アル・ゴア氏の「不都合な真実」が発表され、そんな地獄の未来を避けるには最悪でも2013年までには「強力な具体的対策」がなされなければならない、と言われていた。


そして「それ」は先送りにされたまま、僕の住む街にも「その日」が来たわけだ。


自然の猛威は「自分には関係ないという人達」も「人生をかけて環境問題に取り組んできた人達」にも「よくわからない」人達にも平等に襲いかかる。


僕なんかよりはるかに「人生をかけて環境問題に取り組んできた人達」を沢山知っているので、本当に複雑な気持ちになる。





【スーパーのおじいちゃん】


台風直前のスーパーには多くの高齢者の人達でごった返していた。

自動精算機になれない高齢者も多くて、買い物客のレジ待ちの列は恐ろしく長引いてる。


若い店員さんも全力で急ぐけど、列は進まない。

険悪な雰囲気の中、精算を終えた「おじいちゃん」が、その若い店員さんに言った。


「こういう時は、せっかくだから楽しまなきゃな」


おじいちゃんも悪気はないだろうけど、その1言は恐ろしくスベった。


おじいちゃんは自分の食料を調達し終えて、この祭りのような状況を楽しんでいるようだった。

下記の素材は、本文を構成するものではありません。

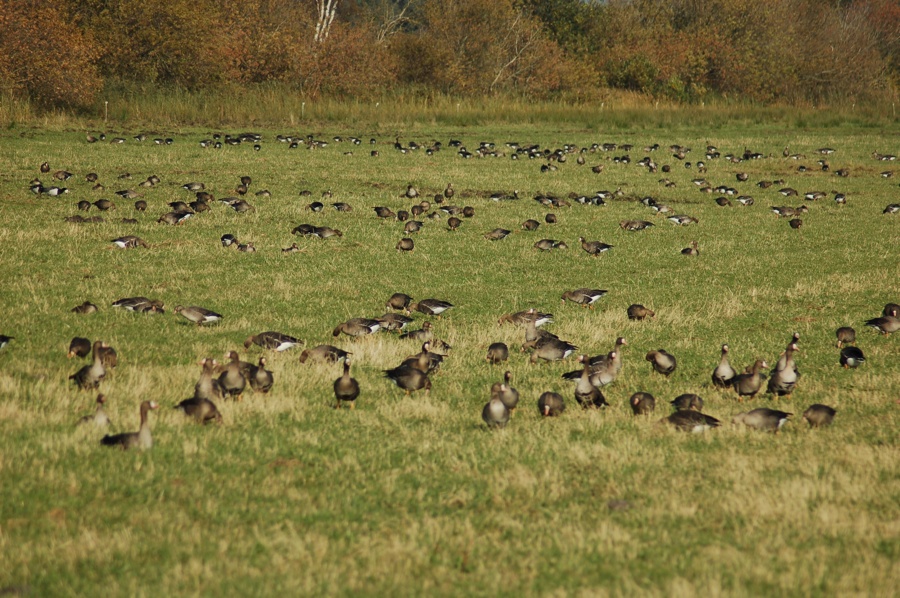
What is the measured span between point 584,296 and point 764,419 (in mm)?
7411

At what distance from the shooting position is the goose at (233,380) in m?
11.5

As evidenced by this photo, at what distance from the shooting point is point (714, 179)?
3841 cm

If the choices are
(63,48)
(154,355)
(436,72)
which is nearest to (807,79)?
(436,72)

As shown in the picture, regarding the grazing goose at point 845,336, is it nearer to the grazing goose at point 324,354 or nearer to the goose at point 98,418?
the grazing goose at point 324,354

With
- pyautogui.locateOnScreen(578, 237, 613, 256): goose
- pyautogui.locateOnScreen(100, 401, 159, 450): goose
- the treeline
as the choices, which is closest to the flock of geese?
pyautogui.locateOnScreen(100, 401, 159, 450): goose

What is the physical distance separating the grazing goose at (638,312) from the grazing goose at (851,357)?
374 cm

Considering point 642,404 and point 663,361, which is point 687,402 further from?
point 663,361

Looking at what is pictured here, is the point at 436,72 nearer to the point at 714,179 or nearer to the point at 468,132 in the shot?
the point at 468,132

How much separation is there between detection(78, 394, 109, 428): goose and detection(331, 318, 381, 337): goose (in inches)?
210

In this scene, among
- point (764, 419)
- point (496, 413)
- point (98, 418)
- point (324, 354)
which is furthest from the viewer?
point (324, 354)

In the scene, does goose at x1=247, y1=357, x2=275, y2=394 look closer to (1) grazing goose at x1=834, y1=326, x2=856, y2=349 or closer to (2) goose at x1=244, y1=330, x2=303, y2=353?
(2) goose at x1=244, y1=330, x2=303, y2=353

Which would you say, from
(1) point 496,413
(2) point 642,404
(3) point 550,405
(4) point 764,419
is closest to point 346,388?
(1) point 496,413

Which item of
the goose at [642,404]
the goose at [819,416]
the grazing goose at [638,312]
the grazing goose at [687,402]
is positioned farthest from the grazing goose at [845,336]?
the goose at [642,404]

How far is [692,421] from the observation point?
10.8 metres
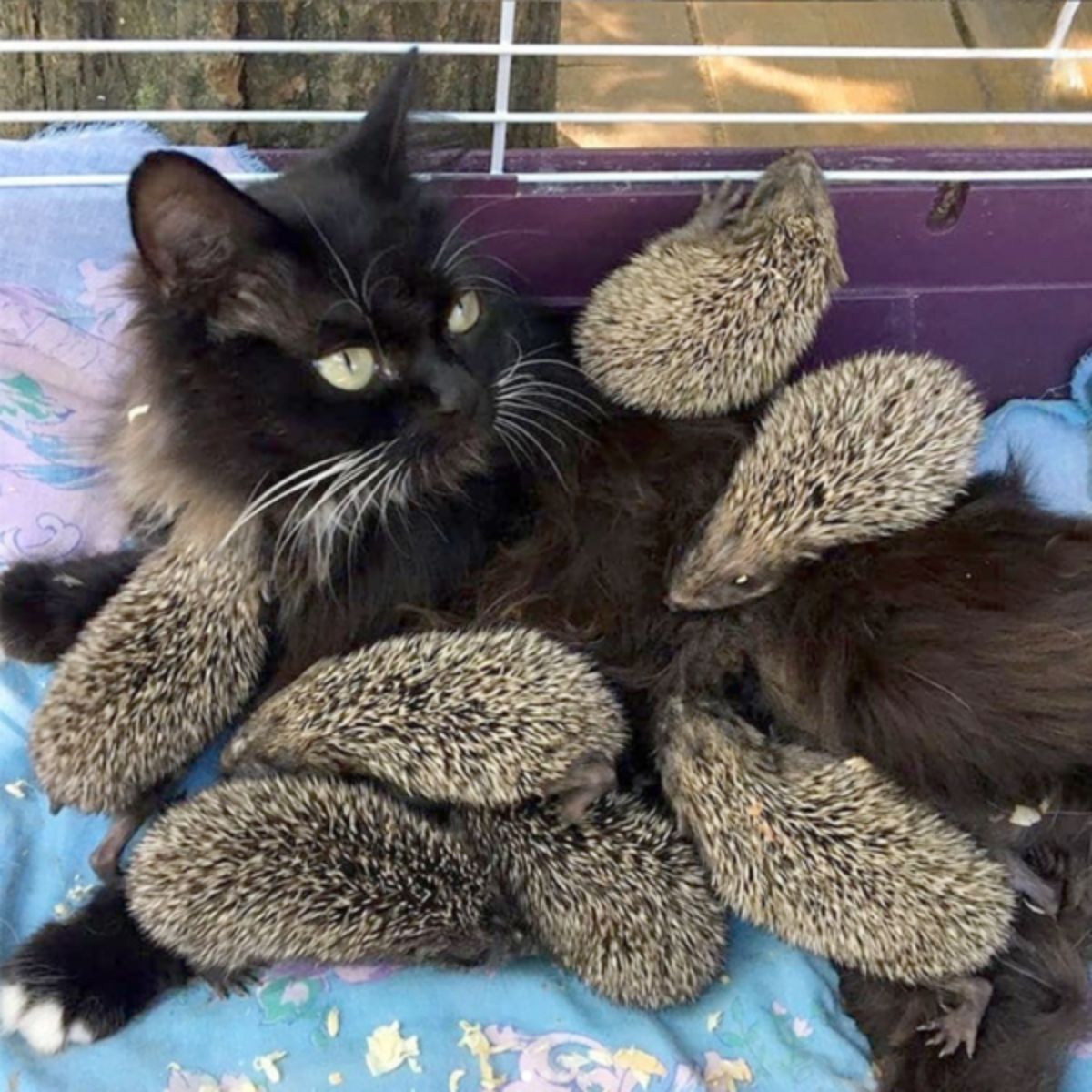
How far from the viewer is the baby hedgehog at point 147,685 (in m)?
1.85

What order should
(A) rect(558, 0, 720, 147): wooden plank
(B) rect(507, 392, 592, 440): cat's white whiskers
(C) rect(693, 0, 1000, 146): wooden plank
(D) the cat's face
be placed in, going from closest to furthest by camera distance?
(D) the cat's face
(B) rect(507, 392, 592, 440): cat's white whiskers
(A) rect(558, 0, 720, 147): wooden plank
(C) rect(693, 0, 1000, 146): wooden plank

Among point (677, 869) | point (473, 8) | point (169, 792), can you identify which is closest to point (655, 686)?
point (677, 869)

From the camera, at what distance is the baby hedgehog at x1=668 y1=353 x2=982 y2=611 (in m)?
1.86

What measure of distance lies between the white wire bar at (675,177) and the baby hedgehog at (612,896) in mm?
998

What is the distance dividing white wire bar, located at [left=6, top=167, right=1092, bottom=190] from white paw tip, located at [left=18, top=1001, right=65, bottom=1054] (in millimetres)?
1218

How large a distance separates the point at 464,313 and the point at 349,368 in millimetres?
213

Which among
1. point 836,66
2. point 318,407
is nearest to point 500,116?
point 318,407

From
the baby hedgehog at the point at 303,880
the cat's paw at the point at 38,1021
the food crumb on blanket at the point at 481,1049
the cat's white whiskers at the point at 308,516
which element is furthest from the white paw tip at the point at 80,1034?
the cat's white whiskers at the point at 308,516

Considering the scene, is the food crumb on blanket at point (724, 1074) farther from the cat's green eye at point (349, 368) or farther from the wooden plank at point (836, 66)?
the wooden plank at point (836, 66)

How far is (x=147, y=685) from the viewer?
1856 mm

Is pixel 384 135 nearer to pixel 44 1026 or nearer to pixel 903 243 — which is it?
pixel 903 243

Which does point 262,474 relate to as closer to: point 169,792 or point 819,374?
point 169,792

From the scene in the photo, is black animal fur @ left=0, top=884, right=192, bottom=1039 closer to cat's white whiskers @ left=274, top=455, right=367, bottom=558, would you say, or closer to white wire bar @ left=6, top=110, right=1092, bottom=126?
cat's white whiskers @ left=274, top=455, right=367, bottom=558

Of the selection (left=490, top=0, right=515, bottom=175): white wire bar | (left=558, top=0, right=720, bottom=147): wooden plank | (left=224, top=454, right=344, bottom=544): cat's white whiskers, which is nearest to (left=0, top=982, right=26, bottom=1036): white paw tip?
(left=224, top=454, right=344, bottom=544): cat's white whiskers
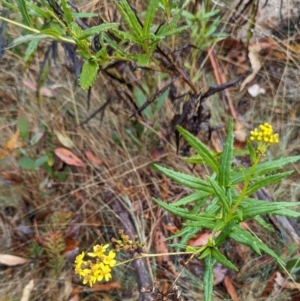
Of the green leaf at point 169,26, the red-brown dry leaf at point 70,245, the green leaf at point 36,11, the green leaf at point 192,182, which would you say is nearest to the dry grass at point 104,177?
the red-brown dry leaf at point 70,245

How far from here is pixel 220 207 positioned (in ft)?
4.34

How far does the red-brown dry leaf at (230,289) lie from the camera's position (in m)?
1.74

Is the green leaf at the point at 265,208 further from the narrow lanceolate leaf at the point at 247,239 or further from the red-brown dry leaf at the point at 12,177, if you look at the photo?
the red-brown dry leaf at the point at 12,177

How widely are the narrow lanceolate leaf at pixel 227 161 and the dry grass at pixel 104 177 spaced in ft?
2.16

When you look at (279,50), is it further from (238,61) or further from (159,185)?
(159,185)

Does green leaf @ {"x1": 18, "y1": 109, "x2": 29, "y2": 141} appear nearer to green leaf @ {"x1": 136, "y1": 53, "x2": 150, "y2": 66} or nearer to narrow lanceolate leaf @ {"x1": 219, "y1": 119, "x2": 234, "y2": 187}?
green leaf @ {"x1": 136, "y1": 53, "x2": 150, "y2": 66}

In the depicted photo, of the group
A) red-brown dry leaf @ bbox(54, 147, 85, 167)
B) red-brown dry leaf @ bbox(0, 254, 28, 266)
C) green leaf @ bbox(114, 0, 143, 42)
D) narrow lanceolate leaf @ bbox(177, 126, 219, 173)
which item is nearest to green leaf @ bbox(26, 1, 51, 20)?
green leaf @ bbox(114, 0, 143, 42)

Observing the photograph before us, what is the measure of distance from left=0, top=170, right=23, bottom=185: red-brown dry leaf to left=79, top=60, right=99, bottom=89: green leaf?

おそらく彼なりに「場を和ませようとした」一言だったのかもしれないが、この緊急事態に必死に働いている若い店員さんにも「人生」や「家族」や「未来」もある。


「楽しもうにも楽しめない」状況で、そのまま家に帰れるおじいちゃんとは全く違うのだ。

閉店まで働いたら暴風雨の中帰れなくなるかもしれない。


店員さんもその他のお客さんも「誰1人」笑わないまま、品薄を詫びる店内放送と、赤ん坊の鳴き声だけが店内に響いていた。




【可視化されるものたち】


いくら地上波や新聞が「いつもの日本」を演出しても、こういう些細な瞬間に「分断」は可視化されてしまう。


少し前に岡田斗司夫さんのニコ生にゲストで出た時に、僕は「すでにこの国の国民は完全に分断していて、社会は廃墟になっているけどインフラだけは動いている」と言った。



ところが自然災害の度に人々は助け合い、嫌でも色々考える事になる。


「この社会は間違っているんじゃないか?」なんて。